=== Texto fornecido ===

Tendo em conta o resultado do tratamento da questão anterior, a factualidade a ter em conta para apreciação da pretensão dos recorrentes é a que consta dos factos dados como provados na sentença recorrida e que são os seguintes (transcrição):
«1. Por contrato celebrado a 1 de Março de 2015, a Autora deu de arrendamento aos Réus, o rés-do-chão direito, Habitação 04, para habitação, sito na Rua ..., ..., freguesia ..., concelho ..., fracção inscrita na matriz predial com o n.º ...52... e descrita na Conservatória do Registo Predial da Maia sob o n.º 00...5/080589-NA, com o Alvará de licença de utilização n.º ...5/97, emitido a 25.08.1997, pela Câmara Municipal ....
2. O contrato de arrendamento, foi celebrado pelo prazo de um ano, renovável automática e sucessivamente por períodos de um ano, caso não fosse denunciado nos termos legais, e teve o seu início a 01 de Março de 2015.
3. A renda inicial acordada foi de 5.535,00 €, por ano, paga em duodécimos de 461,25 €, por transferência bancária, no primeiro dia útil a que respeitasse.
4. A renda actual é de 461,25 €.
5. Por carta registada em 28 de Fevereiro de 2022, a Autora enviou carta registada com aviso de recepção aos Réus, que a receberam, manifestando-lhe a oposição à renovação automática do contrato de arrendamento.
6. Os Réus em 7 de Fevereiro de 2023, responderam à Autora, por carta, confirmando o contrato de arrendamento, mas afirmando que o mesmo se estende até 1 de Março de 2025.

===

:: O seu objetivo ::
Transcreva, palavra por palavra, o trecho do texto sobre o contrato de arrendamento que começa em “5. Por carta” e segue até “Março de 2025.”.

=== Dados fornecidos ===

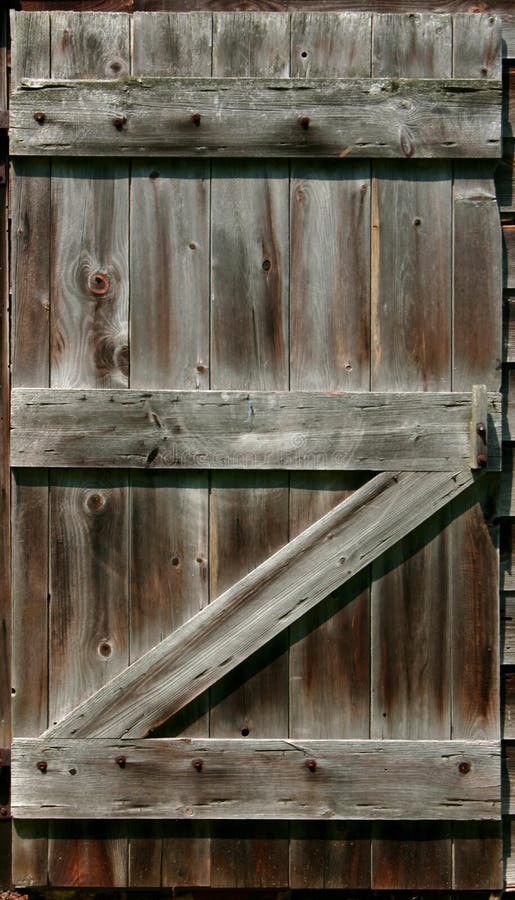 Porta celeiro em madeira maciça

===

:: Resposta escrita ::
5. Por carta registada em 28 de Fevereiro de 2022, a Autora enviou carta registada com aviso de recepção aos Réus, que a receberam, manifestando-lhe a oposição à renovação automática do contrato de arrendamento.
6. Os Réus em 7 de Fevereiro de 2023, responderam à Autora, por carta, confirmando o contrato de arrendamento, mas afirmando que o mesmo se estende até 1 de Março de 2025.